Start of Text

Skip to content

NRDK CLI

Usage

The CLI tools use tyro:

  • Positional arguments ("required") are passed as positional command line arguments
  • Named arguments are passed as flagged command line arguments

nrdk export

Export model weights from a full-service checkpoint.

Usage

Take the best checkpoint in results/experiment/version, and export the model to results/experiment/version/weights.pth and config to results/experiment/version/model.yaml:

nrdk export results/experiment/version

The model is assumed to be created by NRDKLightningModule (via pytorch lightning), so has a state_dict attribute that contains the model weights, where each key has a leading .model prefix.

  • If the path points to a file, export that checkpoint.
  • If the path is a directory, the directory should have a checkpoints.yaml with a best key which specifies the best checkpoint in a checkpoints/ directory; the exported model and config are saved relative to the path.

End of Text

■ **Questions**
a: List each file name with an extension that the NRDK CLI page mentions.
b: Retype the NRDK CLI page from "nrdk export results/experiment/version" up to and including "export that checkpoint.".
The lines that come next are unrelated to the NRDK CLI page.

Start of Given data

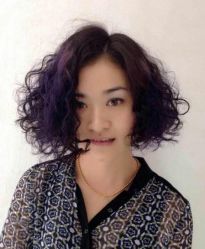 点击看大图 android_upload_pic-木北造型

End of Given data

■ **Task-by-task solutions**
a: weights.pth, model.yaml, checkpoints.yaml

b:
nrdk export results/experiment/version

The model is assumed to be created by NRDKLightningModule (via pytorch lightning), so has a state_dict attribute that contains the model weights, where each key has a leading .model prefix.

  • If the path points to a file, export that checkpoint.